| STATED GOAL 1 |
Condense the paragraph of the Vietnam text that begins "This should create a virtuous circle" into a short bulleted list that keeps its main facts.

| SOURCE TEXT |
Vietnam has been another country showing itself adept at playing both sides. President Biden visited the country in September, emerging with a “comprehensive strategic partnership” with the communist government. However, Vietnam also has long-standing ties to Russia, built during the Soviet era. In October, Putin accepted an invitation to visit Vietnam, though a date has been elusive. President Xi visited the country in December, his first visit for six years, in an attempt to sustain China’s influence there. This is seen as ‘bamboo diplomacy’ – the ability to bend with the wind, manoeuvring between competing powers without taking sides.

The most obvious manifestation of this success for Vietnam is in its ability to hoover up manufacturing moving out of China. Ngo Thanh Thao, deputy portfolio manager of Vietnam Enterprise Investments, says: “Vietnam has really benefited from China plus one. Big companies have been moving to the country. Every year it receives around $22bn in foreign direct investment. Recently, with the visit from Joe Biden, our relationship with the US has been upgraded. This opens the possibility for Vietnam to enter the semiconductor business in the medium term.”

This should create a virtuous circle for Vietnam, creating capital for infrastructure building. She adds: “Every year, the government is spending around $30bn in new airports, new ring-roads, new highways to improve the backbone of the whole economy. Today, the middle class is around 30% of the population. This is a key support for consumer growth.” Urbanisation is also a factor. It is China’s playbook, but at an earlier stage.

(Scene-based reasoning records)
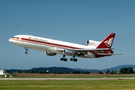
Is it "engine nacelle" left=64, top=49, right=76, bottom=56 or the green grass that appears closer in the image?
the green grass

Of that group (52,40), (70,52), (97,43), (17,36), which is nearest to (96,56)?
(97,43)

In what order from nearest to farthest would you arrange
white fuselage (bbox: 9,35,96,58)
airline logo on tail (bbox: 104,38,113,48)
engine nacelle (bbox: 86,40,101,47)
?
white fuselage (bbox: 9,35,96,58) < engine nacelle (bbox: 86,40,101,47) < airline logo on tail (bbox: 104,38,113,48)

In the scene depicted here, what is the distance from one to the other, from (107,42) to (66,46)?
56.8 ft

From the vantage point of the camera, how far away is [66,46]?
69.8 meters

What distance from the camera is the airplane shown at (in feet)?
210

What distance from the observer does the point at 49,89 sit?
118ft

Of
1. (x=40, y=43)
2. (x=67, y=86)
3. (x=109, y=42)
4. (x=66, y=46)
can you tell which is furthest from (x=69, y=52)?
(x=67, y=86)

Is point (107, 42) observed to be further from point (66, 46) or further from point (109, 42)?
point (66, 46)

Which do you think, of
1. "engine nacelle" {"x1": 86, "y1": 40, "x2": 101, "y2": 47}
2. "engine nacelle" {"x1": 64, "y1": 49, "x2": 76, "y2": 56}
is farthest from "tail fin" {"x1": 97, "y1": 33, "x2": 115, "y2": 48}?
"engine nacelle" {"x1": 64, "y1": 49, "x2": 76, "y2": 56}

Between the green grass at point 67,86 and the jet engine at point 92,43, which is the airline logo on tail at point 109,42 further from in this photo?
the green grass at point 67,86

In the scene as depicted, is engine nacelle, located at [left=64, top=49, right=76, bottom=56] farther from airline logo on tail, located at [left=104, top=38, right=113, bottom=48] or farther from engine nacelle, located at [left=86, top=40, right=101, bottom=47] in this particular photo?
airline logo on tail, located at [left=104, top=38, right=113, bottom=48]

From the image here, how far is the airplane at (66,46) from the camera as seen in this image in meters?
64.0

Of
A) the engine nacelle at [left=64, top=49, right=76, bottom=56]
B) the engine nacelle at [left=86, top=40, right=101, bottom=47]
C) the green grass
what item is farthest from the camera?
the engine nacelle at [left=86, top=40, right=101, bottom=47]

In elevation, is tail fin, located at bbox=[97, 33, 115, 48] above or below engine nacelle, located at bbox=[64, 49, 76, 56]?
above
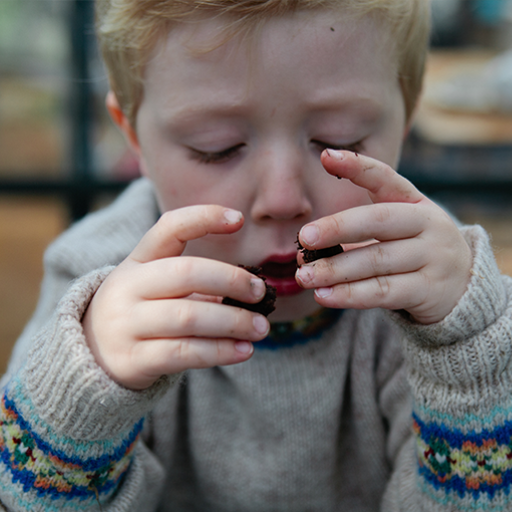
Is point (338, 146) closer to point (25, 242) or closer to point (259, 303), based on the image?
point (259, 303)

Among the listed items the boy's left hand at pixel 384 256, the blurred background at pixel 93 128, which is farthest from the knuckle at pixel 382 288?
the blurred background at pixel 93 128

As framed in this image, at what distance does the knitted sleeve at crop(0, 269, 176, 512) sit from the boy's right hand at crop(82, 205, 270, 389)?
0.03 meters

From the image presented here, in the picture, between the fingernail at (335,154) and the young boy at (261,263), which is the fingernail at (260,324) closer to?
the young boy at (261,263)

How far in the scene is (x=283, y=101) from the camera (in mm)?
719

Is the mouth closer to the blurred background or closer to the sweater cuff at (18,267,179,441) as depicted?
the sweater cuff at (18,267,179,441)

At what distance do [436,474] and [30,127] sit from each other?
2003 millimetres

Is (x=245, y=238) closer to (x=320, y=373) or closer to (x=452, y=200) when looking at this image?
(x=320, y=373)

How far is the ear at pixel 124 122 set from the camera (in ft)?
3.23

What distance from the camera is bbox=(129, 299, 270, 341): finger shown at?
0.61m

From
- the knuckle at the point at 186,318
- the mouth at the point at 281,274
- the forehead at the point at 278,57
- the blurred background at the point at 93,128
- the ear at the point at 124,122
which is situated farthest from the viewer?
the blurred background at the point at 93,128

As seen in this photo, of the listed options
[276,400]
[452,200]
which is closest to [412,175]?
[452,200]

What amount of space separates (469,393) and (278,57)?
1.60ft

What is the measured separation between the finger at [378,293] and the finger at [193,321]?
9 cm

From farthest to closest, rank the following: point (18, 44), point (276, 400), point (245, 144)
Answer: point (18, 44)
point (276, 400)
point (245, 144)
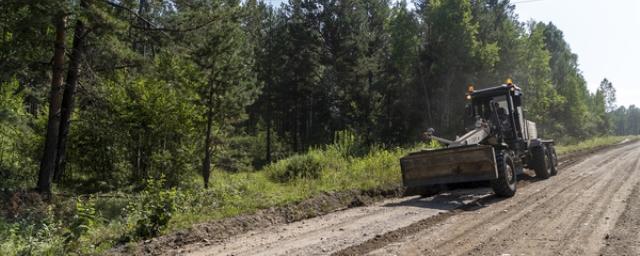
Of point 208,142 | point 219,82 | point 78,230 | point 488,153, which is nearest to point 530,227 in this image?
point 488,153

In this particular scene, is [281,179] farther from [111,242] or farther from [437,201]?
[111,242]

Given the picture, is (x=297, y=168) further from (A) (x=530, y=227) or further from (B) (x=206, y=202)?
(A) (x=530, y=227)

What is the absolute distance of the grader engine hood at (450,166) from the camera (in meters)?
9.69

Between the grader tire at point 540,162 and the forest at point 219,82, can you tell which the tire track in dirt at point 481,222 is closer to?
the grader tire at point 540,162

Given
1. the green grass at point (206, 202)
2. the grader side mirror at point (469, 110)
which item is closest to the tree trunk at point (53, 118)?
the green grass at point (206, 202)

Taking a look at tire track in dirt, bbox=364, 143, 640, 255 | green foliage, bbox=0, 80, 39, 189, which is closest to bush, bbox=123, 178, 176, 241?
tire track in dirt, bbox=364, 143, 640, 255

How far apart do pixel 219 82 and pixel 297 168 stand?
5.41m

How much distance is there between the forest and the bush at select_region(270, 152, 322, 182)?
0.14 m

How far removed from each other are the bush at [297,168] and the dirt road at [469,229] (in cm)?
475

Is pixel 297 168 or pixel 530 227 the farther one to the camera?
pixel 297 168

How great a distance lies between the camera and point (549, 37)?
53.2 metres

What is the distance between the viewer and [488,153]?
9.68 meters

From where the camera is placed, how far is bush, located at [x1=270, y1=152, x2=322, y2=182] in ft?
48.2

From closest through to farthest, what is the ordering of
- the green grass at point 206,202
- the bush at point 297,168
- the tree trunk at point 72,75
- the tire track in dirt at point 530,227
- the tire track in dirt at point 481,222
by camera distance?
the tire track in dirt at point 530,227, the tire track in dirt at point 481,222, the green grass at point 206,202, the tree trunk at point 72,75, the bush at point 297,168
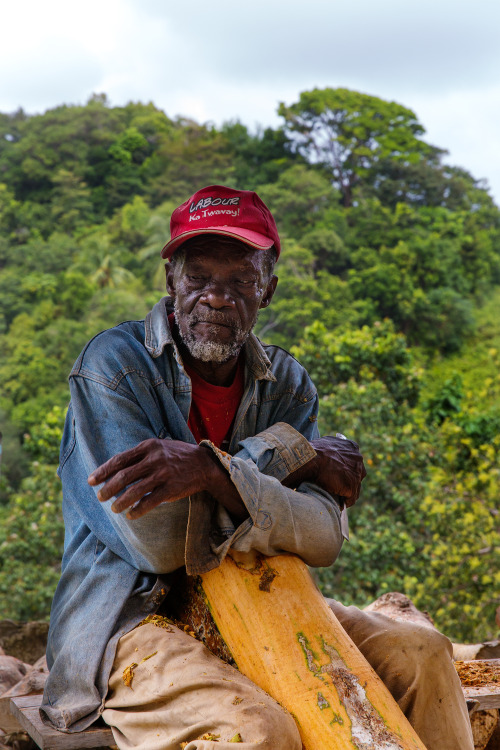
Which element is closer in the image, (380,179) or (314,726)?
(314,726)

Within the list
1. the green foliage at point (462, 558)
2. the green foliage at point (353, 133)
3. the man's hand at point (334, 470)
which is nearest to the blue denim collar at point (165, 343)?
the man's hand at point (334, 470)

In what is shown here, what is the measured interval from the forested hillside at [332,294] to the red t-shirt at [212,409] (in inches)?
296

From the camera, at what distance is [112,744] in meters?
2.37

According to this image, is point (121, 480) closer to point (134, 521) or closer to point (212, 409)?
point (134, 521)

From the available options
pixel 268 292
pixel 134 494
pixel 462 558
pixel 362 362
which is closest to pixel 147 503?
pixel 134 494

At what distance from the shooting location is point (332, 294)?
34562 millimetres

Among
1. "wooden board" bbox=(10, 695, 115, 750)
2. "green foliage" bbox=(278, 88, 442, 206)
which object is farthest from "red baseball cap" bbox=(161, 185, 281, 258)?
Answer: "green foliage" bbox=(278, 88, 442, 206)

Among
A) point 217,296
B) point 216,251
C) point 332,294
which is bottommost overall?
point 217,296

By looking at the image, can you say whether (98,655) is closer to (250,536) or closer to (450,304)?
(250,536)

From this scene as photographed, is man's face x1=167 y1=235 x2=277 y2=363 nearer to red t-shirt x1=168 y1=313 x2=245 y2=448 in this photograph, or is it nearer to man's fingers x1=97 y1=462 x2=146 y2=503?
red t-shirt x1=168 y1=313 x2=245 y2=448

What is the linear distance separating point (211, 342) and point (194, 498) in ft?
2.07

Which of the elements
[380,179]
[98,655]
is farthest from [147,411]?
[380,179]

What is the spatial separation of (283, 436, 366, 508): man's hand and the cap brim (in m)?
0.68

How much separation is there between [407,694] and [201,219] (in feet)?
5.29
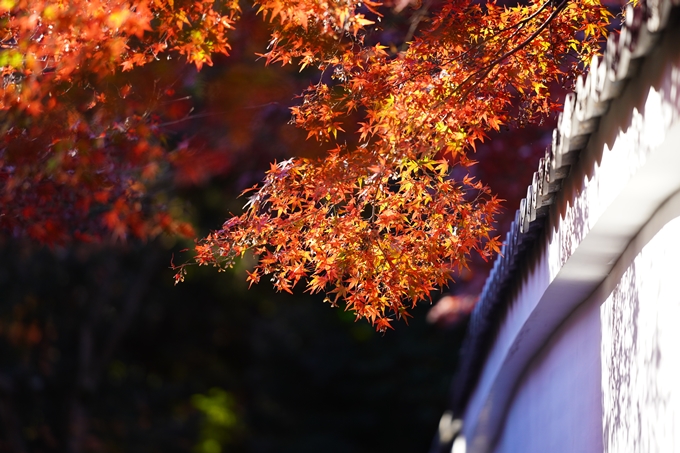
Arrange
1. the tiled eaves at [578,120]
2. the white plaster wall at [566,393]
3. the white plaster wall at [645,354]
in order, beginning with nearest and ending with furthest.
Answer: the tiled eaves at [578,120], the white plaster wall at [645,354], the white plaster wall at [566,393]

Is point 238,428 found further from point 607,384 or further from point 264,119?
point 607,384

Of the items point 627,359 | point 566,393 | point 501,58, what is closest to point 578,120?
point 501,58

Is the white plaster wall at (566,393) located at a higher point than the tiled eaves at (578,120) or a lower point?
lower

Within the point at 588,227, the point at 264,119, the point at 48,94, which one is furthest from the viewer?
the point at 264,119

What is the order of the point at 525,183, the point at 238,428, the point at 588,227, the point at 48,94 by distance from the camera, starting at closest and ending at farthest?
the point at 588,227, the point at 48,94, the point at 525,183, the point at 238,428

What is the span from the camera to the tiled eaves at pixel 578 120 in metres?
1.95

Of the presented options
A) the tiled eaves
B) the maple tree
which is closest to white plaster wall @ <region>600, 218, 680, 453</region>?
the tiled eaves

| STATED GOAL 2 |
Identify every line in the records that contains the string "blurred".

| PROBLEM SOLUTION 1 |
- Vietnam's success should create a virtuous circle, generating capital for infrastructure building.
- According to Ngo Thanh Thao, the government spends around $30bn a year on new airports, ring-roads and highways to improve the backbone of the economy.
- The middle class is about 30% of the population, a key support for consumer growth.
- Urbanization is another factor.
- Vietnam is following China's playbook, but at an earlier stage.

| PROBLEM SOLUTION 2 |
Among the listed items the boy's left hand at pixel 384 256, the blurred background at pixel 93 128, which is farthest from the knuckle at pixel 382 288?
the blurred background at pixel 93 128
Is the mouth closer to the blurred background or closer to the sweater cuff at (18,267,179,441) as depicted?
- the blurred background at the point at 93,128
the blurred background at the point at 93,128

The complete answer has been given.